→ Exercise requirements
Exactly and in full, give the records again.

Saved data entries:
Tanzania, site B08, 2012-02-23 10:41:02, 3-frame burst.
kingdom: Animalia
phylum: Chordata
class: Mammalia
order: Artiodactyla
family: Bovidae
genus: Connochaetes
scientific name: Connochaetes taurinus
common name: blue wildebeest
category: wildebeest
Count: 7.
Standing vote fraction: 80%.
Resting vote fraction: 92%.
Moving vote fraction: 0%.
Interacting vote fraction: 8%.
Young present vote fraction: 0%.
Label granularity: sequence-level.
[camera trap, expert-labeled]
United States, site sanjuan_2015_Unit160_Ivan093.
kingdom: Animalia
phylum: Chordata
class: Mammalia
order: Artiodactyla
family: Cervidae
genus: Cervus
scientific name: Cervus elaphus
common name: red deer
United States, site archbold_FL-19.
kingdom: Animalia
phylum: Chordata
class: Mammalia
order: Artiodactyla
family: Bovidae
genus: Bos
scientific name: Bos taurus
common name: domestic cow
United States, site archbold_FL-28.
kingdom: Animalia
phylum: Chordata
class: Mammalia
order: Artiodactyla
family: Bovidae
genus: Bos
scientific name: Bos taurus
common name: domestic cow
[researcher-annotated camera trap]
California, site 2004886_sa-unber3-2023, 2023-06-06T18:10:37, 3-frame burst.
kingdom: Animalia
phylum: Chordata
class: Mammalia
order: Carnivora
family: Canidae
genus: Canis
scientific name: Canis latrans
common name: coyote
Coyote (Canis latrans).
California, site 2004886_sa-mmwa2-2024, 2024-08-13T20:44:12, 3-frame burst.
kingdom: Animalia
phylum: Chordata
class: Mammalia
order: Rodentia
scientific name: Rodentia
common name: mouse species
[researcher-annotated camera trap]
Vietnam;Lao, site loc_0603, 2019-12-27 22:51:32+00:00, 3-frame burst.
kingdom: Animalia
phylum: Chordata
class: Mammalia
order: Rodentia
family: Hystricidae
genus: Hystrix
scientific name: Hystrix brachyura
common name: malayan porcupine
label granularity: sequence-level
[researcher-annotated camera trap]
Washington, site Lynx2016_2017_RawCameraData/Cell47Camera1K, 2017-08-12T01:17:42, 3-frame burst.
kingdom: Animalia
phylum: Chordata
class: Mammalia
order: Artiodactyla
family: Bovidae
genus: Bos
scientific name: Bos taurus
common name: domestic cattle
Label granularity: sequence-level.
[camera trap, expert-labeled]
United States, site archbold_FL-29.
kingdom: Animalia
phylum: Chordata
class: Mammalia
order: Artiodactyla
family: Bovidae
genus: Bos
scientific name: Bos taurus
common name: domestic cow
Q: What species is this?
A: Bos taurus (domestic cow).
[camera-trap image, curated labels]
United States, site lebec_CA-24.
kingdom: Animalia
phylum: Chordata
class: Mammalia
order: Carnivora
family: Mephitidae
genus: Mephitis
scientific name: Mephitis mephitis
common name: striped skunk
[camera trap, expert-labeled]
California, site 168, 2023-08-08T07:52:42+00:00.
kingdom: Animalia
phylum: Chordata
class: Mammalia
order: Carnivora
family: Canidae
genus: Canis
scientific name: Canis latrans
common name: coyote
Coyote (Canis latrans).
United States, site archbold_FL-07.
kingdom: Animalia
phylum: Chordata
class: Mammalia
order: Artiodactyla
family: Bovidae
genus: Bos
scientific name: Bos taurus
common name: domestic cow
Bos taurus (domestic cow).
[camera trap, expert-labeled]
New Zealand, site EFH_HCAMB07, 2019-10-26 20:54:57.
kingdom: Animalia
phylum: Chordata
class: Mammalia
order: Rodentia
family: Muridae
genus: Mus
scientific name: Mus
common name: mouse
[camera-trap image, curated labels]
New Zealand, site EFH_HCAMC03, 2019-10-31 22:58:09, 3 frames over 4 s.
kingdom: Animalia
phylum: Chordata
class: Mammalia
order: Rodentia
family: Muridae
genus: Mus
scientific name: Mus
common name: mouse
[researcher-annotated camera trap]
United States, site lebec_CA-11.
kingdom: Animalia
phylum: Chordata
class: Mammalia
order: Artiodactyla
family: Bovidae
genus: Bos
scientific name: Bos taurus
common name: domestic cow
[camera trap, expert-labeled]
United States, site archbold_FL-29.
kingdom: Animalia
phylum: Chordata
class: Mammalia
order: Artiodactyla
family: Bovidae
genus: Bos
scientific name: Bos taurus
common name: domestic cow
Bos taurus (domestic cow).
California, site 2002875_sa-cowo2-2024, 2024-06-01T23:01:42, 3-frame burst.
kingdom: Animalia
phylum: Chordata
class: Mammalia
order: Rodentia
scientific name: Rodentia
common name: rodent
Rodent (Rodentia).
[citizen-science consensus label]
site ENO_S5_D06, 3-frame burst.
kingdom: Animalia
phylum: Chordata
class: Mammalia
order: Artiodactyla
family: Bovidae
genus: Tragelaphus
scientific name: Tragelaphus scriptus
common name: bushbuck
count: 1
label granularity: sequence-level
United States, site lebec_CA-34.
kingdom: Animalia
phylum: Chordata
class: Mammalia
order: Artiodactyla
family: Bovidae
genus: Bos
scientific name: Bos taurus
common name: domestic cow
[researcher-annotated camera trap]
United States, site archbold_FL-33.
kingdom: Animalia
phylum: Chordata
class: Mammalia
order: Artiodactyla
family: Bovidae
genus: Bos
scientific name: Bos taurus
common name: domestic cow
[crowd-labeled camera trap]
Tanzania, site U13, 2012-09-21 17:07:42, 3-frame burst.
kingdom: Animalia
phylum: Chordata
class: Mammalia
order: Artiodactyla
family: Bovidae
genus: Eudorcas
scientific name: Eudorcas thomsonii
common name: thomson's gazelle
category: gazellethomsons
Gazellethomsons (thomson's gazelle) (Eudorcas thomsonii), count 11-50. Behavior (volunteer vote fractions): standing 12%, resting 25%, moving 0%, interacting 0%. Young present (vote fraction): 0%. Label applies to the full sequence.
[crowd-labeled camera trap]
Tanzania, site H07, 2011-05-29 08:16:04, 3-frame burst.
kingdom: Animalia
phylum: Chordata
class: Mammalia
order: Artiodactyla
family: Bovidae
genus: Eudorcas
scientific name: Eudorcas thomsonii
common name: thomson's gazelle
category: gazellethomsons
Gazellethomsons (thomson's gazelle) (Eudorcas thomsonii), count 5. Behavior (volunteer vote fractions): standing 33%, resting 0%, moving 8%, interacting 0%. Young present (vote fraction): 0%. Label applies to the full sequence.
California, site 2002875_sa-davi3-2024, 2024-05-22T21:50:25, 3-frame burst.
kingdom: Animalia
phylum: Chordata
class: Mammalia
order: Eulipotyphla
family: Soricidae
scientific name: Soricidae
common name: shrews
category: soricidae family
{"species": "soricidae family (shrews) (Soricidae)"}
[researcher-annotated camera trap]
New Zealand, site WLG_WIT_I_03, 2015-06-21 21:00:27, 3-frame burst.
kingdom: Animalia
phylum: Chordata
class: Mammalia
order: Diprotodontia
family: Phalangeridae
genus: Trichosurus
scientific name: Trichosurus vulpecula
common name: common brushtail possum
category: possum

→ Answer section
Tanzania, site B08, 2012-02-23 10:41:02, 3-frame burst.
kingdom: Animalia
phylum: Chordata
class: Mammalia
order: Artiodactyla
family: Bovidae
genus: Connochaetes
scientific name: Connochaetes taurinus
common name: blue wildebeest
category: wildebeest
Count: 7.
Standing vote fraction: 80%.
Resting vote fraction: 92%.
Moving vote fraction: 0%.
Interacting vote fraction: 8%.
Young present vote fraction: 0%.
Label granularity: sequence-level.
[camera trap, expert-labeled]
United States, site sanjuan_2015_Unit160_Ivan093.
kingdom: Animalia
phylum: Chordata
class: Mammalia
order: Artiodactyla
family: Cervidae
genus: Cervus
scientific name: Cervus elaphus
common name: red deer
United States, site archbold_FL-19.
kingdom: Animalia
phylum: Chordata
class: Mammalia
order: Artiodactyla
family: Bovidae
genus: Bos
scientific name: Bos taurus
common name: domestic cow
United States, site archbold_FL-28.
kingdom: Animalia
phylum: Chordata
class: Mammalia
order: Artiodactyla
family: Bovidae
genus: Bos
scientific name: Bos taurus
common name: domestic cow
[researcher-annotated camera trap]
California, site 2004886_sa-unber3-2023, 2023-06-06T18:10:37, 3-frame burst.
kingdom: Animalia
phylum: Chordata
class: Mammalia
order: Carnivora
family: Canidae
genus: Canis
scientific name: Canis latrans
common name: coyote
Coyote (Canis latrans).
California, site 2004886_sa-mmwa2-2024, 2024-08-13T20:44:12, 3-frame burst.
kingdom: Animalia
phylum: Chordata
class: Mammalia
order: Rodentia
scientific name: Rodentia
common name: mouse species
[researcher-annotated camera trap]
Vietnam;Lao, site loc_0603, 2019-12-27 22:51:32+00:00, 3-frame burst.
kingdom: Animalia
phylum: Chordata
class: Mammalia
order: Rodentia
family: Hystricidae
genus: Hystrix
scientific name: Hystrix brachyura
common name: malayan porcupine
label granularity: sequence-level
[researcher-annotated camera trap]
Washington, site Lynx2016_2017_RawCameraData/Cell47Camera1K, 2017-08-12T01:17:42, 3-frame burst.
kingdom: Animalia
phylum: Chordata
class: Mammalia
order: Artiodactyla
family: Bovidae
genus: Bos
scientific name: Bos taurus
common name: domestic cattle
Label granularity: sequence-level.
[camera trap, expert-labeled]
United States, site archbold_FL-29.
kingdom: Animalia
phylum: Chordata
class: Mammalia
order: Artiodactyla
family: Bovidae
genus: Bos
scientific name: Bos taurus
common name: domestic cow
Q: What species is this?
A: Bos taurus (domestic cow).
[camera-trap image, curated labels]
United States, site lebec_CA-24.
kingdom: Animalia
phylum: Chordata
class: Mammalia
order: Carnivora
family: Mephitidae
genus: Mephitis
scientific name: Mephitis mephitis
common name: striped skunk
[camera trap, expert-labeled]
California, site 168, 2023-08-08T07:52:42+00:00.
kingdom: Animalia
phylum: Chordata
class: Mammalia
order: Carnivora
family: Canidae
genus: Canis
scientific name: Canis latrans
common name: coyote
Coyote (Canis latrans).
United States, site archbold_FL-07.
kingdom: Animalia
phylum: Chordata
class: Mammalia
order: Artiodactyla
family: Bovidae
genus: Bos
scientific name: Bos taurus
common name: domestic cow
Bos taurus (domestic cow).
[camera trap, expert-labeled]
New Zealand, site EFH_HCAMB07, 2019-10-26 20:54:57.
kingdom: Animalia
phylum: Chordata
class: Mammalia
order: Rodentia
family: Muridae
genus: Mus
scientific name: Mus
common name: mouse
[camera-trap image, curated labels]
New Zealand, site EFH_HCAMC03, 2019-10-31 22:58:09, 3 frames over 4 s.
kingdom: Animalia
phylum: Chordata
class: Mammalia
order: Rodentia
family: Muridae
genus: Mus
scientific name: Mus
common name: mouse
[researcher-annotated camera trap]
United States, site lebec_CA-11.
kingdom: Animalia
phylum: Chordata
class: Mammalia
order: Artiodactyla
family: Bovidae
genus: Bos
scientific name: Bos taurus
common name: domestic cow
[camera trap, expert-labeled]
United States, site archbold_FL-29.
kingdom: Animalia
phylum: Chordata
class: Mammalia
order: Artiodactyla
family: Bovidae
genus: Bos
scientific name: Bos taurus
common name: domestic cow
Bos taurus (domestic cow).
California, site 2002875_sa-cowo2-2024, 2024-06-01T23:01:42, 3-frame burst.
kingdom: Animalia
phylum: Chordata
class: Mammalia
order: Rodentia
scientific name: Rodentia
common name: rodent
Rodent (Rodentia).
[citizen-science consensus label]
site ENO_S5_D06, 3-frame burst.
kingdom: Animalia
phylum: Chordata
class: Mammalia
order: Artiodactyla
family: Bovidae
genus: Tragelaphus
scientific name: Tragelaphus scriptus
common name: bushbuck
count: 1
label granularity: sequence-level
United States, site lebec_CA-34.
kingdom: Animalia
phylum: Chordata
class: Mammalia
order: Artiodactyla
family: Bovidae
genus: Bos
scientific name: Bos taurus
common name: domestic cow
[researcher-annotated camera trap]
United States, site archbold_FL-33.
kingdom: Animalia
phylum: Chordata
class: Mammalia
order: Artiodactyla
family: Bovidae
genus: Bos
scientific name: Bos taurus
common name: domestic cow
[crowd-labeled camera trap]
Tanzania, site U13, 2012-09-21 17:07:42, 3-frame burst.
kingdom: Animalia
phylum: Chordata
class: Mammalia
order: Artiodactyla
family: Bovidae
genus: Eudorcas
scientific name: Eudorcas thomsonii
common name: thomson's gazelle
category: gazellethomsons
Gazellethomsons (thomson's gazelle) (Eudorcas thomsonii), count 11-50. Behavior (volunteer vote fractions): standing 12%, resting 25%, moving 0%, interacting 0%. Young present (vote fraction): 0%. Label applies to the full sequence.
[crowd-labeled camera trap]
Tanzania, site H07, 2011-05-29 08:16:04, 3-frame burst.
kingdom: Animalia
phylum: Chordata
class: Mammalia
order: Artiodactyla
family: Bovidae
genus: Eudorcas
scientific name: Eudorcas thomsonii
common name: thomson's gazelle
category: gazellethomsons
Gazellethomsons (thomson's gazelle) (Eudorcas thomsonii), count 5. Behavior (volunteer vote fractions): standing 33%, resting 0%, moving 8%, interacting 0%. Young present (vote fraction): 0%. Label applies to the full sequence.
California, site 2002875_sa-davi3-2024, 2024-05-22T21:50:25, 3-frame burst.
kingdom: Animalia
phylum: Chordata
class: Mammalia
order: Eulipotyphla
family: Soricidae
scientific name: Soricidae
common name: shrews
category: soricidae family
{"species": "soricidae family (shrews) (Soricidae)"}
[researcher-annotated camera trap]
New Zealand, site WLG_WIT_I_03, 2015-06-21 21:00:27, 3-frame burst.
kingdom: Animalia
phylum: Chordata
class: Mammalia
order: Diprotodontia
family: Phalangeridae
genus: Trichosurus
scientific name: Trichosurus vulpecula
common name: common brushtail possum
category: possum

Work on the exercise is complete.